■ TASK TO CARRY OUT
Reproduce the data in its entirety, exactly as supplied.

◇ ◇ ◇

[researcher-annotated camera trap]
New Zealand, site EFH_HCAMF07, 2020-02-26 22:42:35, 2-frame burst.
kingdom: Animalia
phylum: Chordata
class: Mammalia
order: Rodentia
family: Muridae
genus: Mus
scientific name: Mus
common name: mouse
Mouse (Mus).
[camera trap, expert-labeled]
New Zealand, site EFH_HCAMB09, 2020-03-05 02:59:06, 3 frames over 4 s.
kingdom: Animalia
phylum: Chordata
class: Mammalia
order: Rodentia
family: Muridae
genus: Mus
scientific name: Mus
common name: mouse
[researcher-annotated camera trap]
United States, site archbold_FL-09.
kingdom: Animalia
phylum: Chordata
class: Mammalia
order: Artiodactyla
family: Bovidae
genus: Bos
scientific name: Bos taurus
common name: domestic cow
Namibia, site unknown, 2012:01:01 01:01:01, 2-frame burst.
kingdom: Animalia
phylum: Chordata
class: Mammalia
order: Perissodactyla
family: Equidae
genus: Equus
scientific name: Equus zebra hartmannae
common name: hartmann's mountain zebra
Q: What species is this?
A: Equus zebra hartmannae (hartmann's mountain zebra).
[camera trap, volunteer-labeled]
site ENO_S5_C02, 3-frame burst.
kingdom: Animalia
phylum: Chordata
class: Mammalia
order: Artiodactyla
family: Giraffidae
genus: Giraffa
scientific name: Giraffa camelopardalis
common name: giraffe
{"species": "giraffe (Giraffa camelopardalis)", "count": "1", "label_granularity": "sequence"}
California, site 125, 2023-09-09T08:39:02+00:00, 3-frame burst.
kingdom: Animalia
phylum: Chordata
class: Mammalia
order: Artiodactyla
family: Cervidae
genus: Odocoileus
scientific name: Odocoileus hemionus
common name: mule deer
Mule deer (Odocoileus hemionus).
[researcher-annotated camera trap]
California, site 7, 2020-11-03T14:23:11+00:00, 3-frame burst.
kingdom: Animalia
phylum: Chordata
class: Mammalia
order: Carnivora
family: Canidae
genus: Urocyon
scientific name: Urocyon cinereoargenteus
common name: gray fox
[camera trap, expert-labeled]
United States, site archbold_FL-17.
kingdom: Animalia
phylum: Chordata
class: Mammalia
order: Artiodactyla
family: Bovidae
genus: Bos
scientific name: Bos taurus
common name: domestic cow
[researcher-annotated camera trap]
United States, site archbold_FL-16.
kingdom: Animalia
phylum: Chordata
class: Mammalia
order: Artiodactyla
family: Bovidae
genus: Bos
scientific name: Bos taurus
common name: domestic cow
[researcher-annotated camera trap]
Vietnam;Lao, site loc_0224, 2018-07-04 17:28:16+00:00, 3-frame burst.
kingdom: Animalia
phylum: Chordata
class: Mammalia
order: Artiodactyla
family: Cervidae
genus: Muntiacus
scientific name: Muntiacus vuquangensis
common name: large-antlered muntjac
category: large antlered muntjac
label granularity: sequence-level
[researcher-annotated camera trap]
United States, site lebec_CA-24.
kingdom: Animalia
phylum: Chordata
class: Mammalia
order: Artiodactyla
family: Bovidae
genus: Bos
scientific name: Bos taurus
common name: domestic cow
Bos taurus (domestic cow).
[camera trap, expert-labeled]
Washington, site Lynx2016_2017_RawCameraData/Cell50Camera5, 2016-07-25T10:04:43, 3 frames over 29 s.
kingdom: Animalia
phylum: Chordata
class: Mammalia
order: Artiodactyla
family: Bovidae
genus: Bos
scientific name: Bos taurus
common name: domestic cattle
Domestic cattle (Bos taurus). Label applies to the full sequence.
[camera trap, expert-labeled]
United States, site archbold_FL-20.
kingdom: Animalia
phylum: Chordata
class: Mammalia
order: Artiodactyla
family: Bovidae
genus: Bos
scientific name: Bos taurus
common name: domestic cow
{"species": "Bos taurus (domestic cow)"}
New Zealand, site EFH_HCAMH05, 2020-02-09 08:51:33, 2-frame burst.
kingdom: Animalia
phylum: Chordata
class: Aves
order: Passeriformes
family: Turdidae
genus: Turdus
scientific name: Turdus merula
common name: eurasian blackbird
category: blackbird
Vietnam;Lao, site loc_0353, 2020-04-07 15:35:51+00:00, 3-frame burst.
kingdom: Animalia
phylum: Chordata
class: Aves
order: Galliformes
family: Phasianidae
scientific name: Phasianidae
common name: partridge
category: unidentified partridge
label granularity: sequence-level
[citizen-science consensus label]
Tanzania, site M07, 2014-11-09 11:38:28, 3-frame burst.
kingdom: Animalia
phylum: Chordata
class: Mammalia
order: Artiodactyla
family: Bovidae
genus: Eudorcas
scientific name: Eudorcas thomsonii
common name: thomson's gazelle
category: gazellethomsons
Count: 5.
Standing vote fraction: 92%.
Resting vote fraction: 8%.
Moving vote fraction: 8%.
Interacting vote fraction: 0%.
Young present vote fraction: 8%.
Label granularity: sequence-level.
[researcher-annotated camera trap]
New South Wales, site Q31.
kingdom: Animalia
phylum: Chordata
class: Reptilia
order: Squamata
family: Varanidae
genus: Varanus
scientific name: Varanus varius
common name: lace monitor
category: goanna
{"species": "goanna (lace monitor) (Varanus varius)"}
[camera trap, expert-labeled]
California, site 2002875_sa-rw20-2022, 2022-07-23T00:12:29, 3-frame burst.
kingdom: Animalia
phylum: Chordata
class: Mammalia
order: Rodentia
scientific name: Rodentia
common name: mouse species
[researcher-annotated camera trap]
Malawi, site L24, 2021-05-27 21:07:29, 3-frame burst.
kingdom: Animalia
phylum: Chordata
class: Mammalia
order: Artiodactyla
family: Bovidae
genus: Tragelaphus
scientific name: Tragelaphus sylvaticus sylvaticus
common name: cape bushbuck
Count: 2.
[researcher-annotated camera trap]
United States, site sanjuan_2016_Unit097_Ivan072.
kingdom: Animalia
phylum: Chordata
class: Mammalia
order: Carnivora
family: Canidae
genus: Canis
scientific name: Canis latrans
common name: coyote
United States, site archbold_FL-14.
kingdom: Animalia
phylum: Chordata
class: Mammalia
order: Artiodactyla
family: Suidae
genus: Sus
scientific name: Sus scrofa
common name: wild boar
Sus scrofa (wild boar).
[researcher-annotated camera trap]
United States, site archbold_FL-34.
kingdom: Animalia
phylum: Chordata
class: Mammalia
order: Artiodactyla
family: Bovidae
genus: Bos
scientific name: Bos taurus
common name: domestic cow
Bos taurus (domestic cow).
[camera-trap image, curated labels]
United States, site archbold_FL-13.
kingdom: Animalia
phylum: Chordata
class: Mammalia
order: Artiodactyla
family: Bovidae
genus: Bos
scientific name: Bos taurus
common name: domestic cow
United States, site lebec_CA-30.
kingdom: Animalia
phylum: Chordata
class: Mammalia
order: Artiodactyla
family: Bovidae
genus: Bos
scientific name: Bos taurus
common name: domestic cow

◇ ◇ ◇

■ TASK ANSWER
[researcher-annotated camera trap]
New Zealand, site EFH_HCAMF07, 2020-02-26 22:42:35, 2-frame burst.
kingdom: Animalia
phylum: Chordata
class: Mammalia
order: Rodentia
family: Muridae
genus: Mus
scientific name: Mus
common name: mouse
Mouse (Mus).
[camera trap, expert-labeled]
New Zealand, site EFH_HCAMB09, 2020-03-05 02:59:06, 3 frames over 4 s.
kingdom: Animalia
phylum: Chordata
class: Mammalia
order: Rodentia
family: Muridae
genus: Mus
scientific name: Mus
common name: mouse
[researcher-annotated camera trap]
United States, site archbold_FL-09.
kingdom: Animalia
phylum: Chordata
class: Mammalia
order: Artiodactyla
family: Bovidae
genus: Bos
scientific name: Bos taurus
common name: domestic cow
Namibia, site unknown, 2012:01:01 01:01:01, 2-frame burst.
kingdom: Animalia
phylum: Chordata
class: Mammalia
order: Perissodactyla
family: Equidae
genus: Equus
scientific name: Equus zebra hartmannae
common name: hartmann's mountain zebra
Q: What species is this?
A: Equus zebra hartmannae (hartmann's mountain zebra).
[camera trap, volunteer-labeled]
site ENO_S5_C02, 3-frame burst.
kingdom: Animalia
phylum: Chordata
class: Mammalia
order: Artiodactyla
family: Giraffidae
genus: Giraffa
scientific name: Giraffa camelopardalis
common name: giraffe
{"species": "giraffe (Giraffa camelopardalis)", "count": "1", "label_granularity": "sequence"}
California, site 125, 2023-09-09T08:39:02+00:00, 3-frame burst.
kingdom: Animalia
phylum: Chordata
class: Mammalia
order: Artiodactyla
family: Cervidae
genus: Odocoileus
scientific name: Odocoileus hemionus
common name: mule deer
Mule deer (Odocoileus hemionus).
[researcher-annotated camera trap]
California, site 7, 2020-11-03T14:23:11+00:00, 3-frame burst.
kingdom: Animalia
phylum: Chordata
class: Mammalia
order: Carnivora
family: Canidae
genus: Urocyon
scientific name: Urocyon cinereoargenteus
common name: gray fox
[camera trap, expert-labeled]
United States, site archbold_FL-17.
kingdom: Animalia
phylum: Chordata
class: Mammalia
order: Artiodactyla
family: Bovidae
genus: Bos
scientific name: Bos taurus
common name: domestic cow
[researcher-annotated camera trap]
United States, site archbold_FL-16.
kingdom: Animalia
phylum: Chordata
class: Mammalia
order: Artiodactyla
family: Bovidae
genus: Bos
scientific name: Bos taurus
common name: domestic cow
[researcher-annotated camera trap]
Vietnam;Lao, site loc_0224, 2018-07-04 17:28:16+00:00, 3-frame burst.
kingdom: Animalia
phylum: Chordata
class: Mammalia
order: Artiodactyla
family: Cervidae
genus: Muntiacus
scientific name: Muntiacus vuquangensis
common name: large-antlered muntjac
category: large antlered muntjac
label granularity: sequence-level
[researcher-annotated camera trap]
United States, site lebec_CA-24.
kingdom: Animalia
phylum: Chordata
class: Mammalia
order: Artiodactyla
family: Bovidae
genus: Bos
scientific name: Bos taurus
common name: domestic cow
Bos taurus (domestic cow).
[camera trap, expert-labeled]
Washington, site Lynx2016_2017_RawCameraData/Cell50Camera5, 2016-07-25T10:04:43, 3 frames over 29 s.
kingdom: Animalia
phylum: Chordata
class: Mammalia
order: Artiodactyla
family: Bovidae
genus: Bos
scientific name: Bos taurus
common name: domestic cattle
Domestic cattle (Bos taurus). Label applies to the full sequence.
[camera trap, expert-labeled]
United States, site archbold_FL-20.
kingdom: Animalia
phylum: Chordata
class: Mammalia
order: Artiodactyla
family: Bovidae
genus: Bos
scientific name: Bos taurus
common name: domestic cow
{"species": "Bos taurus (domestic cow)"}
New Zealand, site EFH_HCAMH05, 2020-02-09 08:51:33, 2-frame burst.
kingdom: Animalia
phylum: Chordata
class: Aves
order: Passeriformes
family: Turdidae
genus: Turdus
scientific name: Turdus merula
common name: eurasian blackbird
category: blackbird
Vietnam;Lao, site loc_0353, 2020-04-07 15:35:51+00:00, 3-frame burst.
kingdom: Animalia
phylum: Chordata
class: Aves
order: Galliformes
family: Phasianidae
scientific name: Phasianidae
common name: partridge
category: unidentified partridge
label granularity: sequence-level
[citizen-science consensus label]
Tanzania, site M07, 2014-11-09 11:38:28, 3-frame burst.
kingdom: Animalia
phylum: Chordata
class: Mammalia
order: Artiodactyla
family: Bovidae
genus: Eudorcas
scientific name: Eudorcas thomsonii
common name: thomson's gazelle
category: gazellethomsons
Count: 5.
Standing vote fraction: 92%.
Resting vote fraction: 8%.
Moving vote fraction: 8%.
Interacting vote fraction: 0%.
Young present vote fraction: 8%.
Label granularity: sequence-level.
[researcher-annotated camera trap]
New South Wales, site Q31.
kingdom: Animalia
phylum: Chordata
class: Reptilia
order: Squamata
family: Varanidae
genus: Varanus
scientific name: Varanus varius
common name: lace monitor
category: goanna
{"species": "goanna (lace monitor) (Varanus varius)"}
[camera trap, expert-labeled]
California, site 2002875_sa-rw20-2022, 2022-07-23T00:12:29, 3-frame burst.
kingdom: Animalia
phylum: Chordata
class: Mammalia
order: Rodentia
scientific name: Rodentia
common name: mouse species
[researcher-annotated camera trap]
Malawi, site L24, 2021-05-27 21:07:29, 3-frame burst.
kingdom: Animalia
phylum: Chordata
class: Mammalia
order: Artiodactyla
family: Bovidae
genus: Tragelaphus
scientific name: Tragelaphus sylvaticus sylvaticus
common name: cape bushbuck
Count: 2.
[researcher-annotated camera trap]
United States, site sanjuan_2016_Unit097_Ivan072.
kingdom: Animalia
phylum: Chordata
class: Mammalia
order: Carnivora
family: Canidae
genus: Canis
scientific name: Canis latrans
common name: coyote
United States, site archbold_FL-14.
kingdom: Animalia
phylum: Chordata
class: Mammalia
order: Artiodactyla
family: Suidae
genus: Sus
scientific name: Sus scrofa
common name: wild boar
Sus scrofa (wild boar).
[researcher-annotated camera trap]
United States, site archbold_FL-34.
kingdom: Animalia
phylum: Chordata
class: Mammalia
order: Artiodactyla
family: Bovidae
genus: Bos
scientific name: Bos taurus
common name: domestic cow
Bos taurus (domestic cow).
[camera-trap image, curated labels]
United States, site archbold_FL-13.
kingdom: Animalia
phylum: Chordata
class: Mammalia
order: Artiodactyla
family: Bovidae
genus: Bos
scientific name: Bos taurus
common name: domestic cow
United States, site lebec_CA-30.
kingdom: Animalia
phylum: Chordata
class: Mammalia
order: Artiodactyla
family: Bovidae
genus: Bos
scientific name: Bos taurus
common name: domestic cow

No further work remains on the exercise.